## Activity
No pictures, please. Output the lines from the start of the data through the line that contains "Stainless Steel Kitchen", both included, exactly as they stand.

───── Data extracts ─────

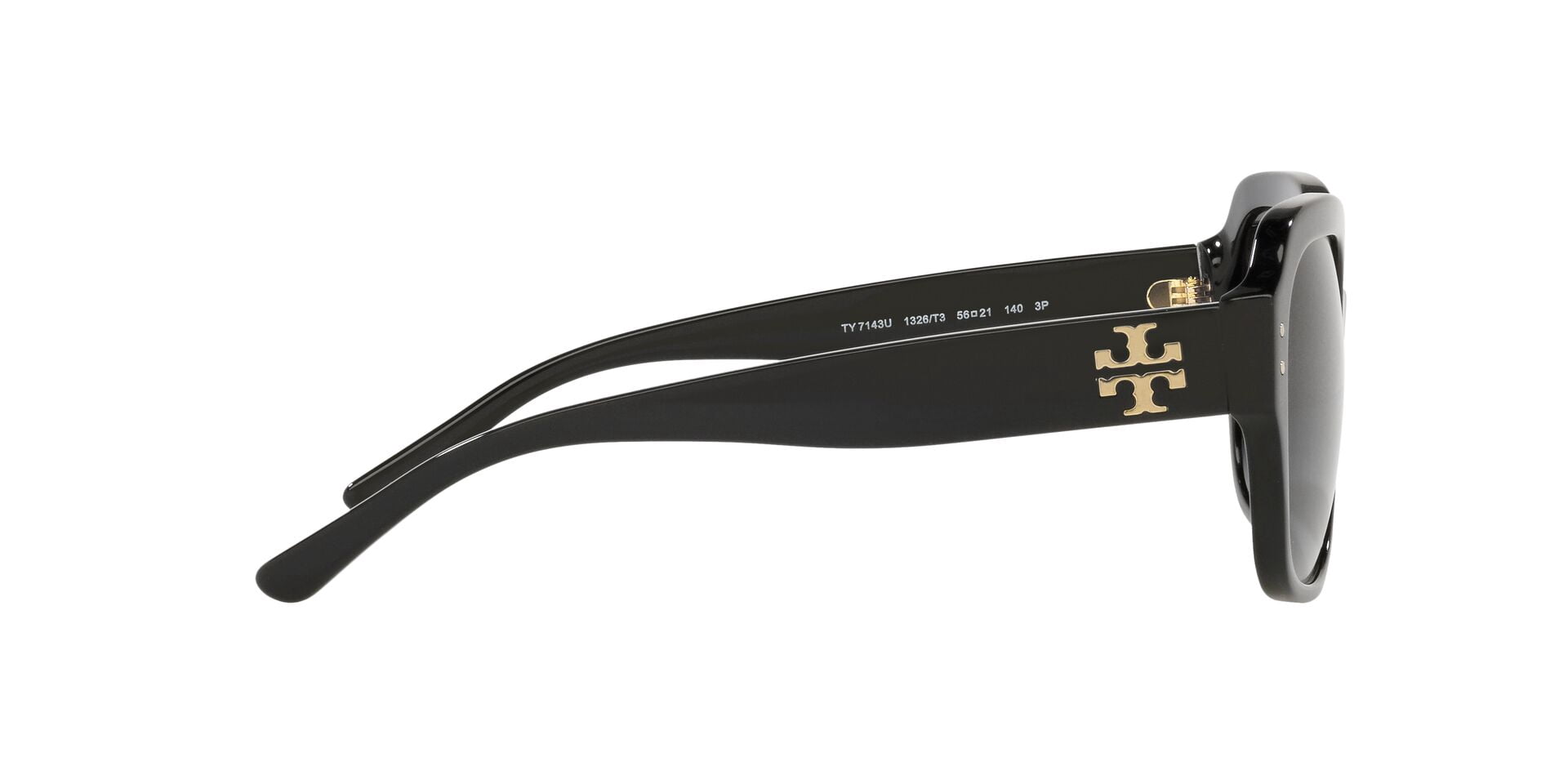 Tory Burch TY 7143U Plastic Womens Square Polarized Optical Sunglasses Black 56mm Adult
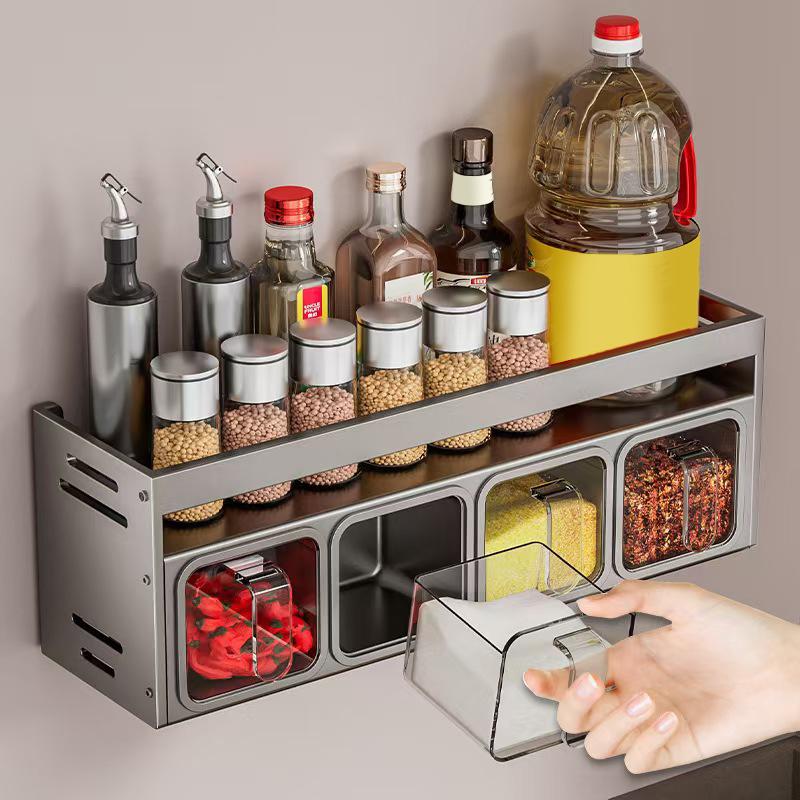 Stainless Steel Kitchen Spice Rack Wall-Mounted Multi-Functional Spice Rack Box Jar Kitchen Storage Home Organizador
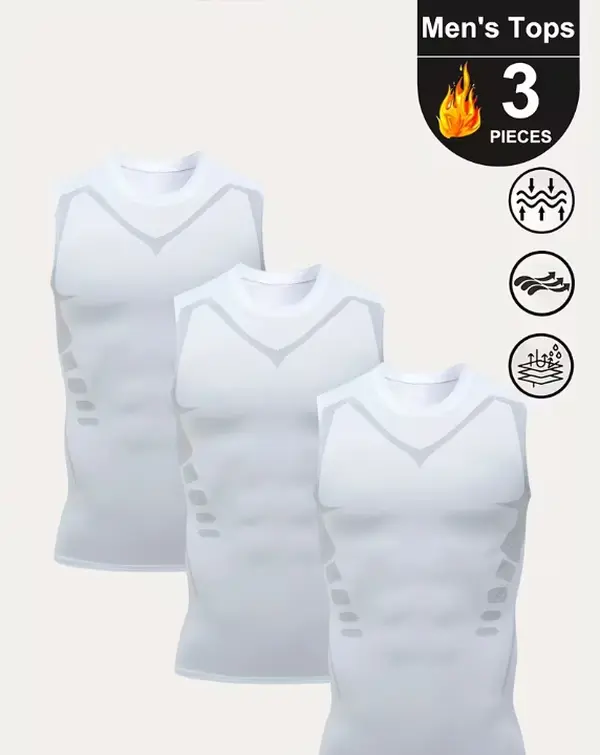 Men's 3Pcs High-Performance Compression Tank Tops Ultra-Compressive Moisture-Wicking Breathable Quick-Drying Base Layer for High-Intensity Workouts Basketball Training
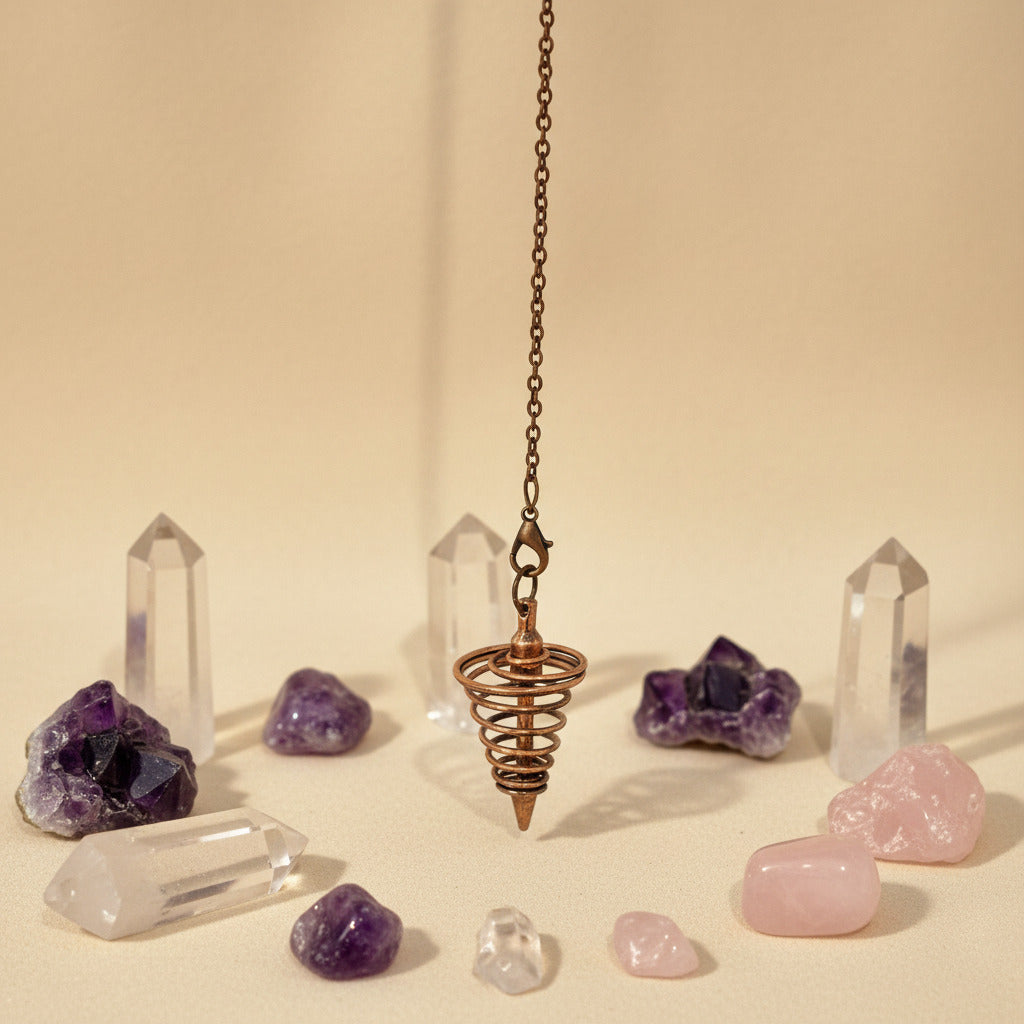 Metal pendulum with crystals on a beige background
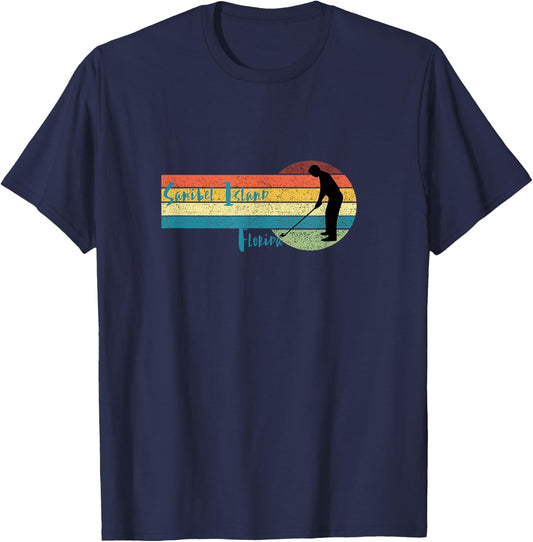 Golf Sanibel Island Fl: Man Golfing in Vintage Sunset T-Shirt - T-Shirt | Navy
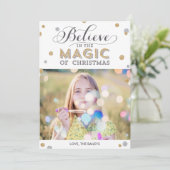 クリスマス魔法ホリデーフォトカード – 白 シーズンカード (スタンド正面)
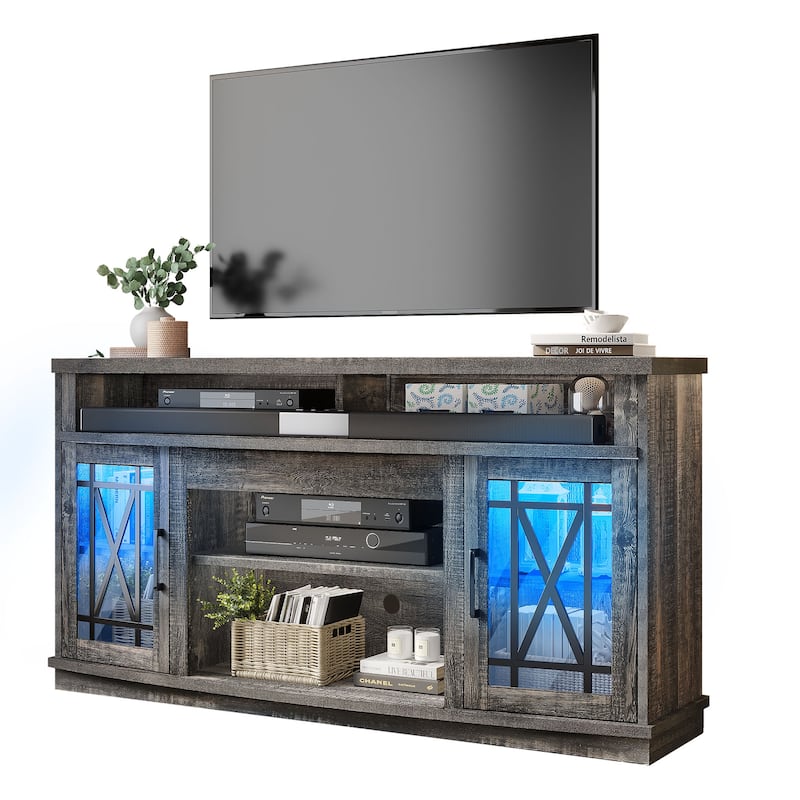 Moasis 59-inch Highboy 2-Door LED Lights TV Stand for TVs up to 70 Inches - Oak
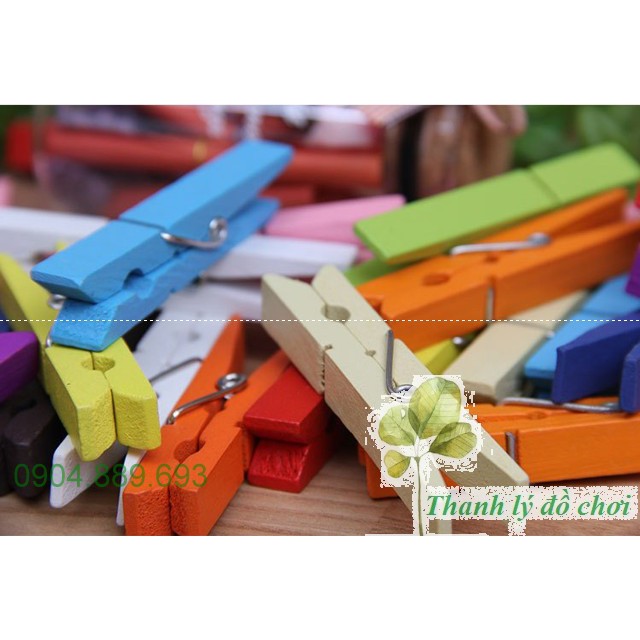 Kẹp gỗ nhiều màu (Set 10 cái)
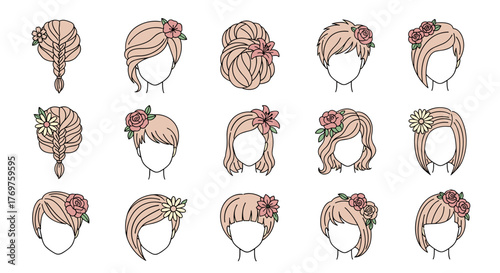 Collection of 15 diverse female hairstyles adorned with delicate flowers, showcasing braids, buns, and various cuts, perfect for beauty, fashion, and lifestyle themes, rendered in a clean, modern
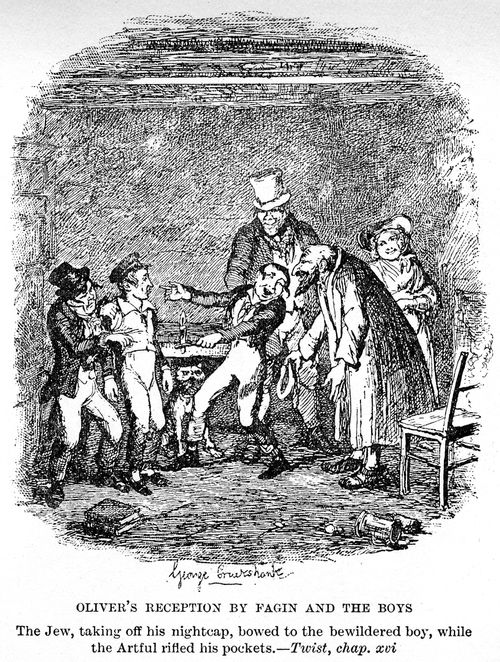 Oliver's reception by Fagin and the boys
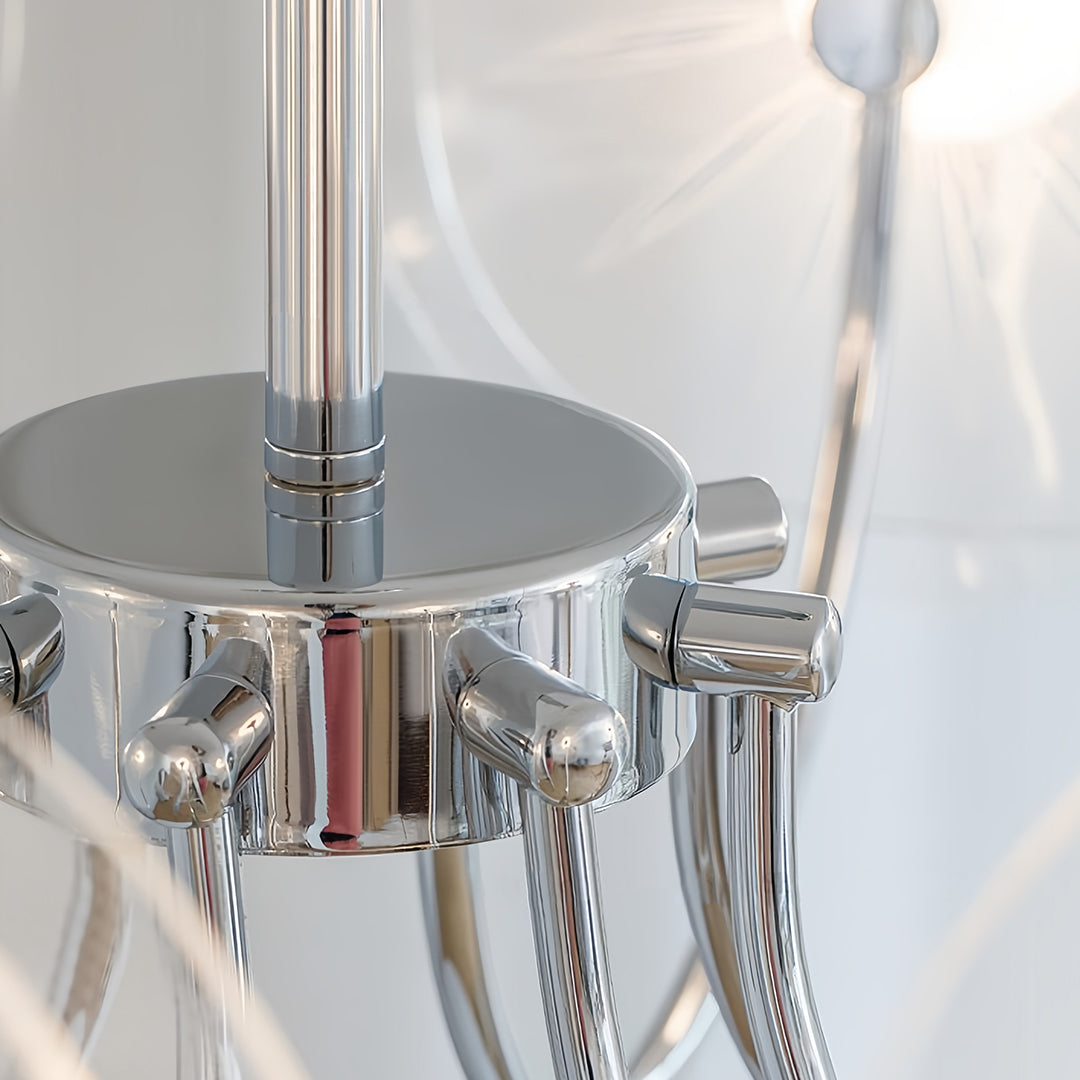 Geometric Acrylic LED Chandelier — Chrome Aluminum, 3-Step Dimming, 3-, 6-, or 8-Head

─────

## Solution for this problem
 Tory Burch TY 7143U Plastic Womens Square Polarized Optical Sunglasses Black 56mm Adult
 Stainless Steel Kitchen Spice Rack Wall-Mounted Multi-Functional Spice Rack Box Jar Kitchen Storage Home Organizador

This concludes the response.